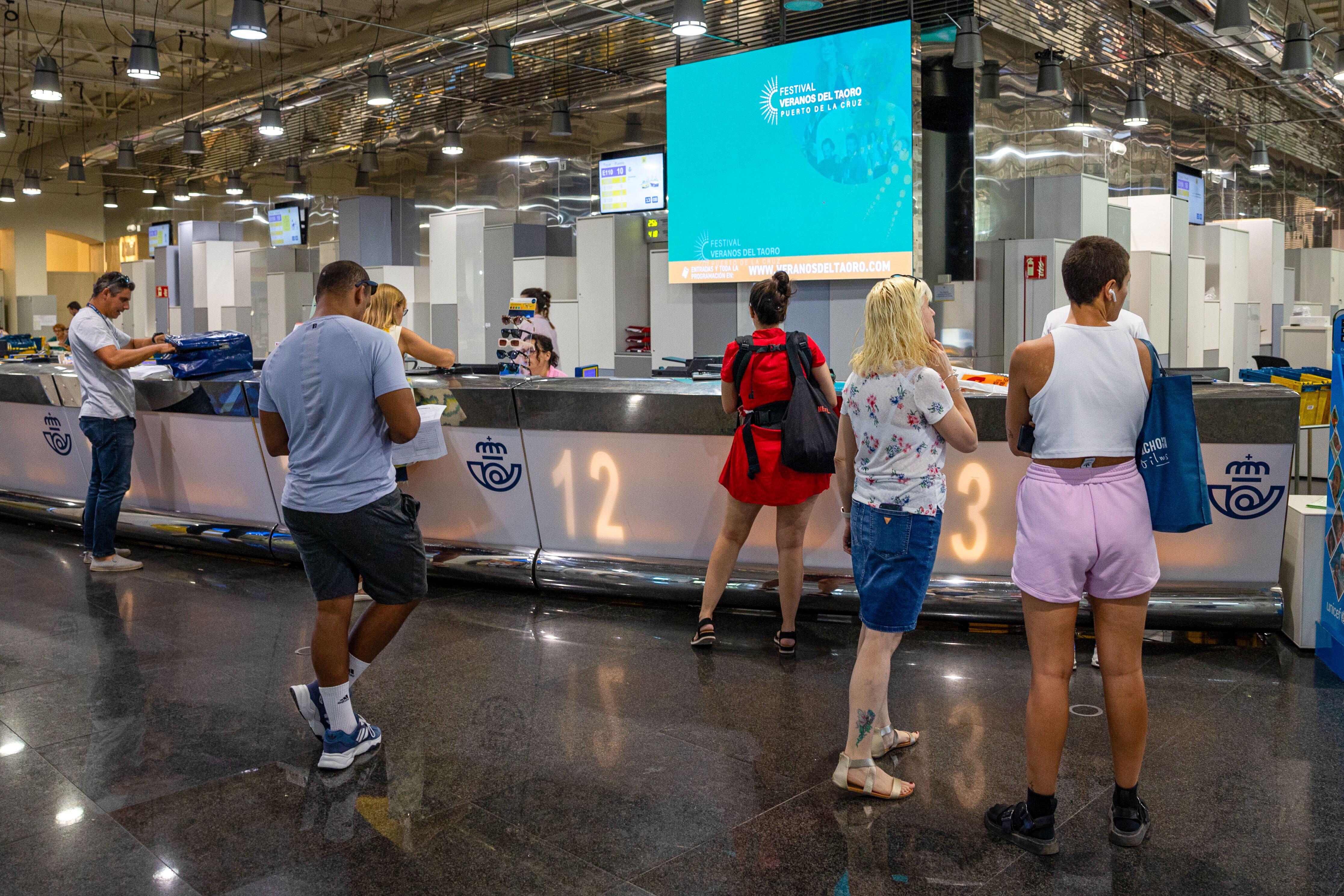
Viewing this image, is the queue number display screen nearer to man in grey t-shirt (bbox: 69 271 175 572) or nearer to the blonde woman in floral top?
man in grey t-shirt (bbox: 69 271 175 572)

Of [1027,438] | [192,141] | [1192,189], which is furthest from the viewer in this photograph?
[192,141]

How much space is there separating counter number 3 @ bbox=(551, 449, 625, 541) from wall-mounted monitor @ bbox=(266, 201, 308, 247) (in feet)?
44.7

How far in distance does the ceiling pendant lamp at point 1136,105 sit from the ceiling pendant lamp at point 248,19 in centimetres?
845

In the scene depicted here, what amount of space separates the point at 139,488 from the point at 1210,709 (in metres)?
6.19

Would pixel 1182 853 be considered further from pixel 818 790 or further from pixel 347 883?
pixel 347 883

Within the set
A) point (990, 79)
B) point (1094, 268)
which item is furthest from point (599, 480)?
point (990, 79)

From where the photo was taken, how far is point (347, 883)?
2.43 metres

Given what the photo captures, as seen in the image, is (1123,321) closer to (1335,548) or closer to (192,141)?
(1335,548)

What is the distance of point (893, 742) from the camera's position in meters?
3.14

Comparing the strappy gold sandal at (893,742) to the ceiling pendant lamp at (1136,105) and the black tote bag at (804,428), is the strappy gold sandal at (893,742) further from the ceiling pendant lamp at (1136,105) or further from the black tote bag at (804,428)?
the ceiling pendant lamp at (1136,105)

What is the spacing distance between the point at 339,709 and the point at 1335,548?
11.7 ft

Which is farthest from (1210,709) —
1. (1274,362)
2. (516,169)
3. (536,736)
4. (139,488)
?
(516,169)

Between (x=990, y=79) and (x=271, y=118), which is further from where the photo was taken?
(x=271, y=118)

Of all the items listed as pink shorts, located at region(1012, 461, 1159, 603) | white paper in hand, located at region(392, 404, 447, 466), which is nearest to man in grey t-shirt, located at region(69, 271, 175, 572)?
white paper in hand, located at region(392, 404, 447, 466)
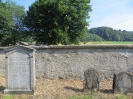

WHAT YOU SHOULD DO:
Extract each line of the records above that contains the word "space".

FULL ANSWER:
How much space is there separating counter number 3 @ bbox=(551, 449, 625, 541) from wall-mounted monitor @ bbox=(266, 201, 308, 247) (in feet)?
In the scene depicted here, what amount of space separates the point at 139,488 from the point at 1210,709 (in metres)?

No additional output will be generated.